Dr. Pablo R. Koval, 
Argentina, 29/02/04

Introducción: La región pelviana es un área ricamente inervada y de acceso relativamente fácil. Representa con mucha frecuencia un foco de interferencia. Los procesos inflamatorios y las cirugías pueden causar trastornos funcionales regionales o a distancia. Si bien las figuras corresponden a la anatomía femenina, sus principios son también aplicables al sexo masculino.

 

Figura 1: Inervación uterina. Plexo de Lee-Frankehauser. Ramas provenientes del plexo aórtico, plexo mesentérico superior, plexo hipogástrico, asi como ramas somáticas de raíces sacras conforman una extensa red regional. 
El plexo de Frankehauser es sólo una parte de esa red.

Inervación del útero: 1. nervios sacros; 2. plexo uterino magno; 3. plexo aórtico; 4.plexo mesentérico superior; 5. nervio hipogástrico; 6. plexo hipogástrico; 7. nervio pélvico; 8. plexo cervical de Lee-Frankehauser; 9. nervio espermático; 10. ganglios lumbares del simpático.

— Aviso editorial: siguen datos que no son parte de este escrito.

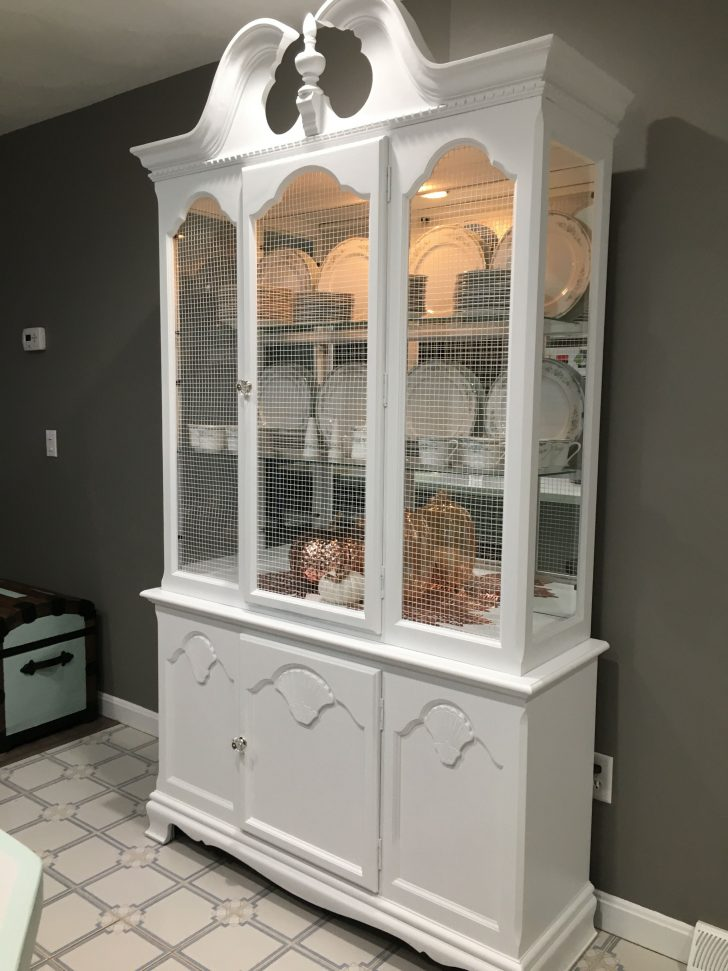White China Cabinet with Glass Doors 2021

A. aorta; R. recto; V.u. vejiga urinaria; U. útero. (Según Frankehauser, modificado por Guggisberg.)

 

 

 

Figura 2: Pubis, corte transversal, puede observarse la angulación del hueso del pubis respecto a la pared anterior de la pelvis. 

 

1. infundíbulo de la trompa; 2. ovario; 3. ligamento redondo; 4. fondo uterino; 
5. sínfisis del pubis; 6. vejiga urinaria; 7. fondo de saco vésico-uterino; 8. recto

 

Se han descripto diversas formas de abordaje. En este artículo presentamos la técnica con
aguja angulada.

Técnica con aguja angulada (Dr Koval)

Observando la figura puede entenderse que la aguja debe insertarse oblicuamente (45º-135º) y que la distancia desde el borde superior del pubis a la vejiga no supera los 4-5 cm. En los pacientes de abdomen prominente es complicado, a veces imposible, abordar la pelvis con la técnica que incluye el desplazamiento de la aguja sobre su eje y también resulta muy dificultosa la inyección al quedar la jeringa paralela y muchas veces en contacto estrecho con la pared pelviana.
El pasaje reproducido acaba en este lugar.